# [EXTRACT]
This last point may be significant for understanding the
effects of commuting stress on the adolescent children of
commuters. Commute impedance (e.g., a long commute) may
have effects on the family in the form of spillover
stress, but the precise effect on the individual child is
likely to be mediated by the cognitive style of the
child. There is evidence that negative
attributional style correlates with both self-reported
and clinical depression among children and adolescents
(Joiner & Wagner, 1995). Thus, if
parents with a long commute have greater dysphoric mood
in the home and are available less often to the child
than their short commuting counterparts, the child’s
experience of the greater stress is mediated by his or
her attributional style. For example,
a 12-year-old girl with a negative attributional style
may draw irrational conclusions about herself after her
parents display stressful, irritated behavior after a
long commute. She may think, “I never
get it right,” as a function of her attributional style,
instead of attributing the angry response of the parent
to the parent’s own problems.

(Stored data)
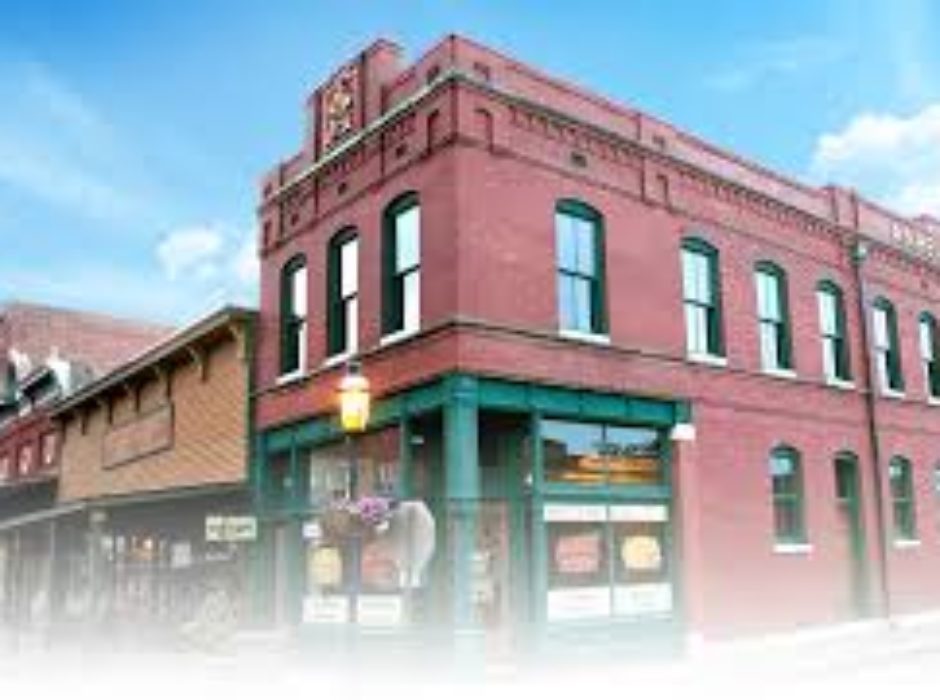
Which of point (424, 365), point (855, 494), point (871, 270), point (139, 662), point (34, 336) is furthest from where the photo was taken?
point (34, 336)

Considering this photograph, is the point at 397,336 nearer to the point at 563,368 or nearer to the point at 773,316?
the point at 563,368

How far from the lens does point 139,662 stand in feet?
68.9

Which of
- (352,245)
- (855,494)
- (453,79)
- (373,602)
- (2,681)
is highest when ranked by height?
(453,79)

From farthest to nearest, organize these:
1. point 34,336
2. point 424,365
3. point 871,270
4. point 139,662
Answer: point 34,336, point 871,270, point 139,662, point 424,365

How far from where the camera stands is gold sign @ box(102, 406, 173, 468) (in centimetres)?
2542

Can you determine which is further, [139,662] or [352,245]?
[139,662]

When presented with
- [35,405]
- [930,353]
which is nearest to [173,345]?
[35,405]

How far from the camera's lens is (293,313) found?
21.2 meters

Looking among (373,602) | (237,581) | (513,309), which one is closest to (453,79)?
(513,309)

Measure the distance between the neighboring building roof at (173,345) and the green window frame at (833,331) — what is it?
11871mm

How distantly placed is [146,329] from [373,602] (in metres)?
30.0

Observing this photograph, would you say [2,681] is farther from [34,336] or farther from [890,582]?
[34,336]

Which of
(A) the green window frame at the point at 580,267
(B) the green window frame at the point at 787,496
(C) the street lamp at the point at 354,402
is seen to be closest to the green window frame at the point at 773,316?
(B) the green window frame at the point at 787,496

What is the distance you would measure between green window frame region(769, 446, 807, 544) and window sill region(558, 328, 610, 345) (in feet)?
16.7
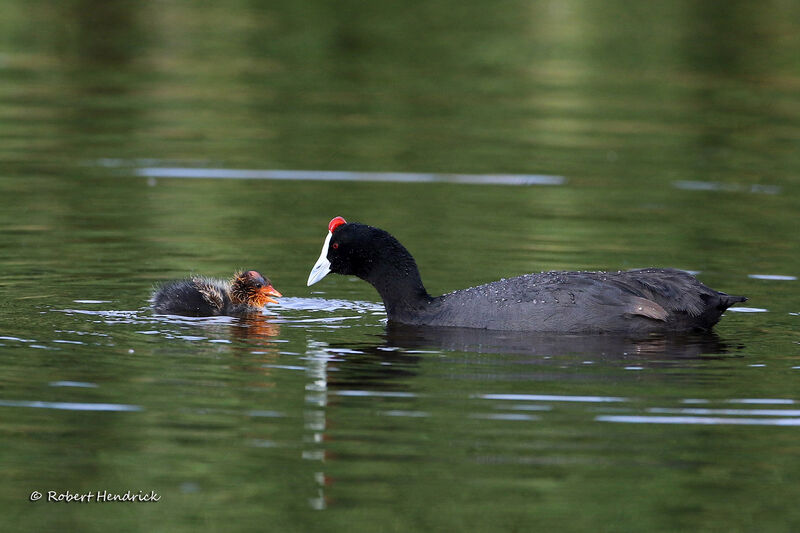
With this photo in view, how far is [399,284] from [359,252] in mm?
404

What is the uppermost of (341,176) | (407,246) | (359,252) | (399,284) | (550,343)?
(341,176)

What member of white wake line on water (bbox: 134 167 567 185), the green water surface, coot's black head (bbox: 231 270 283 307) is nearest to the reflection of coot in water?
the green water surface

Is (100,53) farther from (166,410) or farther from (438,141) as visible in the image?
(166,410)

# [THE PROBLEM]
Reproduce the passage on commuting stress in full, word for word. These data have no connection to the passage on commuting stress.

# [ANSWER BOX]
This last point may be significant for understanding the
effects of commuting stress on the adolescent children of
commuters. Commute impedance (e.g., a long commute) may
have effects on the family in the form of spillover
stress, but the precise effect on the individual child is
likely to be mediated by the cognitive style of the
child. There is evidence that negative
attributional style correlates with both self-reported
and clinical depression among children and adolescents
(Joiner & Wagner, 1995). Thus, if
parents with a long commute have greater dysphoric mood
in the home and are available less often to the child
than their short commuting counterparts, the child’s
experience of the greater stress is mediated by his or
her attributional style. For example,
a 12-year-old girl with a negative attributional style
may draw irrational conclusions about herself after her
parents display stressful, irritated behavior after a
long commute. She may think, “I never
get it right,” as a function of her attributional style,
instead of attributing the angry response of the parent
to the parent’s own problems.